Metadata-Version: 2.4
Name: sparqlx
Version: 0.2.0
Summary: Add your description here
Author-email: Lukas Plank <lupl@tuta.io>
License-File: LICENSE
Requires-Python: >=3.13
Requires-Dist: httpx>=0.28.1
Requires-Dist: rdflib>=7.1.3
Description-Content-Type: text/markdown

# SPARQLx ✨🦋

![tests](https://github.com/lu-pl/sparqlx/actions/workflows/tests.yml/badge.svg)
[![coverage](https://coveralls.io/repos/github/lu-pl/sparqlx/badge.svg?branch=lupl/setup-test-ci)](https://coveralls.io/github/lu-pl/sparqlx?branch=lupl/setup-test-ci)
[![License: GPL v3](https://img.shields.io/badge/License-GPLv3-blue.svg)](https://www.gnu.org/licenses/gpl-3.0)
[![Ruff](https://img.shields.io/endpoint?url=https://raw.githubusercontent.com/astral-sh/ruff/main/assets/badge/v2.json)](https://github.com/astral-sh/ruff)
[![uv](https://img.shields.io/endpoint?url=https://raw.githubusercontent.com/astral-sh/uv/main/assets/badge/v0.json)](https://github.com/astral-sh/uv)

Python library for [httpx](https://www.python-httpx.org/)-based SPARQL Query and Update Operations according to the [SPARQL 1.2 Protocol](https://www.w3.org/TR/sparql12-protocol/).

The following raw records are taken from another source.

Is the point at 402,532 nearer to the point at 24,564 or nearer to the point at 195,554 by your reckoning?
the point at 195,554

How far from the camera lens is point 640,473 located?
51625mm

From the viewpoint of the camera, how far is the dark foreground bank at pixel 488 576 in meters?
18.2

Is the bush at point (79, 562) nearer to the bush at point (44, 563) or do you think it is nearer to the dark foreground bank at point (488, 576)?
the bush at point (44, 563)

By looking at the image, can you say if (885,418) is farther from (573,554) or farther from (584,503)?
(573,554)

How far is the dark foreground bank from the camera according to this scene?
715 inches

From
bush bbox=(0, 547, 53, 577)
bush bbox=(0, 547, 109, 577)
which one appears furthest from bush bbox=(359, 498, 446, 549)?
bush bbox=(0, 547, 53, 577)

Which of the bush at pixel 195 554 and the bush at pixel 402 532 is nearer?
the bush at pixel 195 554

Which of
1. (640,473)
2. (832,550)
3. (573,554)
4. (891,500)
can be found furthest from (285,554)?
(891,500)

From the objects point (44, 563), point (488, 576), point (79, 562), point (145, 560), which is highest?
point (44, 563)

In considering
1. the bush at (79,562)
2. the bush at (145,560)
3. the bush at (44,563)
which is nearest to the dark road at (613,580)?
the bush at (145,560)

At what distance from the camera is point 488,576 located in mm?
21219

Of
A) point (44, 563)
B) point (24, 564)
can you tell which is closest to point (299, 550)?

> WARNING: This project is in an early stage of development and should be used with caution.

## Features

- **Async Interface**: `asyncio` support with `aquery()` and `AsyncContextManager` API.
- **Query Response Streaming**: Streaming iterators for large result sets available with `query_stream()` and `aquery_stream()`
- **Synchronous Concurrency Wrapper**: Support for concurrent execution of multiple queries from synchronous code with `queries()`
- **RDFLib Integration**: Direct conversion to [RDFLib](https://github.com/RDFLib/rdflib) SPARQL result representations
- **Context Managers**: Synchronous and asynchronous context managers for lexical resource management
- **Client Sharing**: Support for sharing and re-using `httpx` clients for HTTP connection pooling


## Installation
`sparqlx` is a [PEP 621](https://peps.python.org/pep-0621/)-compliant package and available on PyPI.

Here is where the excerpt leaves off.